The rewrite framework: 3 passes, original retained
Rewriting requires writer approval (per the permission script above) and follows a 3-pass structure:
Pass 1 — outcome anchor. Replace person-praise with product-outcome. "Mike was great to work with" becomes "Mike's team helped us cut deploy time from 2 hours to 8 minutes."
Pass 2 — audience translation. Strip jargon and project-internal references. "Internal tools platform" becomes "the dashboard we use to monitor production deploys." Use the visitor's vocabulary, not the writer's.
Pass 3 — attribution and length. Trim to 2–4 sentences. Add role + company + industry. Final attribution: "Jane Kim, VP Engineering, Acme Software (200-person SaaS)."
The original recommendation should be preserved alongside the rewrite for transparency. If you mark the rewritten version as "based on LinkedIn recommendation, edited for clarity with permission," you signal authenticity and avoid the perception of fabrication.
For the photo and visual treatment of the testimonial, see the embed testimonials on your website guide.
When LinkedIn recommendations beat direct asks
In some cases, LinkedIn-sourced testimonials outperform direct asks. Three scenarios:
- Pre-launch / early-traction: you don't have paying customers yet, but former colleagues have written about working with you. LinkedIn recommendations close the gap.

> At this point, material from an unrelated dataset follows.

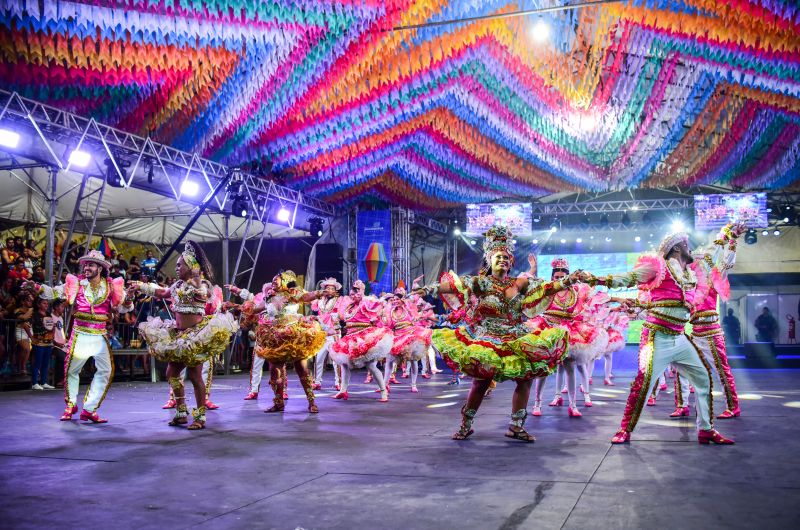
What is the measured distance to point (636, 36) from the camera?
10820 millimetres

- High-trust, low-volume markets: enterprise sales where the buyer values the writer's credibility (e.g., the writer is a recognized name in the buyer's industry). LinkedIn provides that reputational signal directly.
- Cold-outreach proof: when a prospect googles you before responding to outbound email, LinkedIn recommendations on your site provide third-party validation that's hard to fabricate.

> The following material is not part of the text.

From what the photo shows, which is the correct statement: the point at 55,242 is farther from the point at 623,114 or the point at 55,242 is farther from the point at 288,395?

For these, even pasted-as-is recommendations can be valuable — the credibility lift outweighs the conversion-language gap. The minimum hygiene is still permission and proper attribution.
FTC disclosure for LinkedIn-sourced testimonials
The FTC's Endorsement Guides apply equally to LinkedIn recommendations republished on your site. Three additions specific to this source:
- Disclose the source: "Originally published on LinkedIn, [year]" or "Adapted from LinkedIn recommendation with permission" is sufficient.

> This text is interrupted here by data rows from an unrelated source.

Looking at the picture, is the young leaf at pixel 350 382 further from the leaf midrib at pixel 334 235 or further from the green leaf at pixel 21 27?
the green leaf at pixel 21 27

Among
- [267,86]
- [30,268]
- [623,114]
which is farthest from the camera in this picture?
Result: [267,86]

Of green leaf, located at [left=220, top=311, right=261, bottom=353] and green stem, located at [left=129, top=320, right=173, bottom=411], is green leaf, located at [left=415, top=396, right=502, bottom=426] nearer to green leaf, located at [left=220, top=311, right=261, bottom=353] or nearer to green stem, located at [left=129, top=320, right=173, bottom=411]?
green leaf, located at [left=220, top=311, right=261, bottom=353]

- Don't materially alter meaning: rewrites can clarify but cannot invert sentiment or invent claims the original didn't make. If the original said "good to work with" you cannot rewrite to "saved us $1M."
- Disclose any material connections: if the writer is a current/former employee, business partner, or received compensation, disclose. "Former colleague at [Company], 2022–2024" suffices.
For the full FTC framework, see the testimonial incentives and FTC disclosure guide.
Closing rules for LinkedIn-sourced testimonials
- Republish only your own received recommendations — never others'
- Always send the permission email; expect 75–85% yes rate
- Retype, don't screenshot (avoids LinkedIn UI/trademark issues)
- Run the 3-pass rewrite (outcome anchor / audience translation / attribution + length)
- Disclose source ("Originally published on LinkedIn, [year]")
- Don't material-alter meaning — clarify only
- Use as-is when reputational signal of writer matters more than language fit
For the broader collection workflow, see the how to collect testimonials from customers guide and the testimonial collection automation workflow.
Summary
LinkedIn recommendations are a real and underused testimonial source for B2B SaaS, but the value is gated on (a) permission, (b) ToS compliance, (c) FTC disclosure, and (d) the 3-pass rewrite. Pasted-as-is, they underperform direct testimonials by 20–35%; properly rewritten with permission, they close the gap and sometimes exceed direct asks (early-traction or reputational-credibility scenarios). The permission email script clears the legal layer; the rewrite framework converts LinkedIn-language to landing-page-language. Treat LinkedIn as a candidate pool, not a finished output.